- Task brief -
One number is the whole answer: the tally of lines in the records below that contain "transformation".

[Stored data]

§ §

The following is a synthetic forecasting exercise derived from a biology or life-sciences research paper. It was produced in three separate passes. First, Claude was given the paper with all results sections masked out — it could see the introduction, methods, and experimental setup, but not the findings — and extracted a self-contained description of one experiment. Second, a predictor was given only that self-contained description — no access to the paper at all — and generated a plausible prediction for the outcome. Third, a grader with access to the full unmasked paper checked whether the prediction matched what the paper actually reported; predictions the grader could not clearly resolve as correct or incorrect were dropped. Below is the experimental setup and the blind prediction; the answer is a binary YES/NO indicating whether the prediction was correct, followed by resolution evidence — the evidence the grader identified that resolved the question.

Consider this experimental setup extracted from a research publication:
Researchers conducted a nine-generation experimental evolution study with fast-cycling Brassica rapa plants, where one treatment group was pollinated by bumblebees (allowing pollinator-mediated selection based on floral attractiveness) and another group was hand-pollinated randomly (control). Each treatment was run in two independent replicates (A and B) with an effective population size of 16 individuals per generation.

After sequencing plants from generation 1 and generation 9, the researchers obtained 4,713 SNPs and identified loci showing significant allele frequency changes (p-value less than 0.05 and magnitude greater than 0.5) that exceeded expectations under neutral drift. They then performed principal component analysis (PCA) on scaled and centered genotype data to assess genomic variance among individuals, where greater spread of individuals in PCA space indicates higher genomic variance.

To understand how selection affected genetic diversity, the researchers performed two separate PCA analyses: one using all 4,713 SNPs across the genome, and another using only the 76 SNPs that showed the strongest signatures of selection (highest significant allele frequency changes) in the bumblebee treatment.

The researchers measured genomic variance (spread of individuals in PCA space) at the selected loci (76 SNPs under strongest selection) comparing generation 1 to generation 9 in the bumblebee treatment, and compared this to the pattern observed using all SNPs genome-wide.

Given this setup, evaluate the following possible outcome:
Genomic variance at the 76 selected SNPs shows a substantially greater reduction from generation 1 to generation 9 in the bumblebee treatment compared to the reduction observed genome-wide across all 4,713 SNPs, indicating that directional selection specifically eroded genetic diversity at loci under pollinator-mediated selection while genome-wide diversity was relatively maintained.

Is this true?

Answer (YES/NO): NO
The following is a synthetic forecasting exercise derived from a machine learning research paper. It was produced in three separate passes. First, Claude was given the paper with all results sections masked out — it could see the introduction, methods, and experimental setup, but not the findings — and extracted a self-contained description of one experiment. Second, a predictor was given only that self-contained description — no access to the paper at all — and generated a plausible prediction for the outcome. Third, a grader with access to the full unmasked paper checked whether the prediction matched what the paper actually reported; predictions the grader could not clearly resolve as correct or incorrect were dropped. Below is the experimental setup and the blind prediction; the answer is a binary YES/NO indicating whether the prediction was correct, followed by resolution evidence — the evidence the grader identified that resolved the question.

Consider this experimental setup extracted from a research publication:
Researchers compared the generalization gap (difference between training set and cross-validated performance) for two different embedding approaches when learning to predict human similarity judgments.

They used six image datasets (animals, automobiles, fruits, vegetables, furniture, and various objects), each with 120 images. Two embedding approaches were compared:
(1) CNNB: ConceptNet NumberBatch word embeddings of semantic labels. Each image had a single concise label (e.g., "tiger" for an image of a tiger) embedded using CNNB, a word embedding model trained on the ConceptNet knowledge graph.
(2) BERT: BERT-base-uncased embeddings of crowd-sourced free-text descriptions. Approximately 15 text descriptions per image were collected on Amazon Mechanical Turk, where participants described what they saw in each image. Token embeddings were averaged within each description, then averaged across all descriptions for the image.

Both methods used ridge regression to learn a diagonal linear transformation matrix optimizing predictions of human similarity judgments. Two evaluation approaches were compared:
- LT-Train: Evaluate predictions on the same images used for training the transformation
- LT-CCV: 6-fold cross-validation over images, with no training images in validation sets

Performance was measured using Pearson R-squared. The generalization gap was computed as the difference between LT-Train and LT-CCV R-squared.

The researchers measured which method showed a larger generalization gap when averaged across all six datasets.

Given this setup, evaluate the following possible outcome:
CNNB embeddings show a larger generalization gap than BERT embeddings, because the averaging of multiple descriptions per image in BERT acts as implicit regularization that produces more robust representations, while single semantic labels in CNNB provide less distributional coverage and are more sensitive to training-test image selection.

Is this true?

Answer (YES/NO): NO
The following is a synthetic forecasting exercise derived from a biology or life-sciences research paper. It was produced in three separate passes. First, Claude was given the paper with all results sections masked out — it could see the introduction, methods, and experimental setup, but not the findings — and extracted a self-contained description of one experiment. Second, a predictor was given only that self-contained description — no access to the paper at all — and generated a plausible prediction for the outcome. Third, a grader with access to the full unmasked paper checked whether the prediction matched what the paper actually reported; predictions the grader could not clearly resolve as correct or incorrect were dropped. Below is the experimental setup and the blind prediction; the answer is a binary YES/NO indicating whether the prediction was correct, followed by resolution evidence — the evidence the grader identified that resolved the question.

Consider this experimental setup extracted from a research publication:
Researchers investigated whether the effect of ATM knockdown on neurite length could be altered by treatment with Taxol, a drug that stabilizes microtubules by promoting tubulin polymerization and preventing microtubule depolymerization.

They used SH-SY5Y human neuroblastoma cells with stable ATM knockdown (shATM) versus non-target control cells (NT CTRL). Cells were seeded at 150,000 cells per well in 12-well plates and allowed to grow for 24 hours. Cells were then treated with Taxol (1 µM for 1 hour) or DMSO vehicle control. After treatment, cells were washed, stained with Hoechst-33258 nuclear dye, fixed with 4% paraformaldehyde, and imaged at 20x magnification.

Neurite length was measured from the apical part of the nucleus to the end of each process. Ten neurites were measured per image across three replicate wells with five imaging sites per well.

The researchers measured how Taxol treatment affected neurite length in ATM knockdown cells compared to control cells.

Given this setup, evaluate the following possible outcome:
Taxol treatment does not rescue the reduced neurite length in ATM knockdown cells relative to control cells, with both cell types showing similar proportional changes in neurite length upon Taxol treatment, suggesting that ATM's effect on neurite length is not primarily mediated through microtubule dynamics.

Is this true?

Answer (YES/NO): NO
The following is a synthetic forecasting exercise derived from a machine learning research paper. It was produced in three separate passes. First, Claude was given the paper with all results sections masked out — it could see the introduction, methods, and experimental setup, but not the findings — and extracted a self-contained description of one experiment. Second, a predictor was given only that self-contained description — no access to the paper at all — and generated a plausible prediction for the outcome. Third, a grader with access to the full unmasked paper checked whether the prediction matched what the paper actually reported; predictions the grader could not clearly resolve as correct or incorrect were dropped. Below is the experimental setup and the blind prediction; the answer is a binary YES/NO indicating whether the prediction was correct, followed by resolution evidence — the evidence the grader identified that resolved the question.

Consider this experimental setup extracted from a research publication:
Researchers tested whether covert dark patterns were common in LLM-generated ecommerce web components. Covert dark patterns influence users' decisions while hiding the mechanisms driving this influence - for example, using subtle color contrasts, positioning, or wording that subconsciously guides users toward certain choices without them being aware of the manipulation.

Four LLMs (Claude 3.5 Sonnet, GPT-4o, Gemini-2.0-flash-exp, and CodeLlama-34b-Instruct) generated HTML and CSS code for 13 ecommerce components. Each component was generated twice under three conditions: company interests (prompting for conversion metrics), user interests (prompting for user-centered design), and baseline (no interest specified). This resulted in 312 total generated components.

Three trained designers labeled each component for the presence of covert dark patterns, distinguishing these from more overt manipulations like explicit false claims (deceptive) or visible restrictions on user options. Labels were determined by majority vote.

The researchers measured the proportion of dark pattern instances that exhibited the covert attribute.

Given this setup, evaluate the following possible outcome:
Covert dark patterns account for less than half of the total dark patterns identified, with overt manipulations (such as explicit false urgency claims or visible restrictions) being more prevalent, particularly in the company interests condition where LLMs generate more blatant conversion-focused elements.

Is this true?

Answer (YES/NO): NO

§ §

- Exercise solution -
2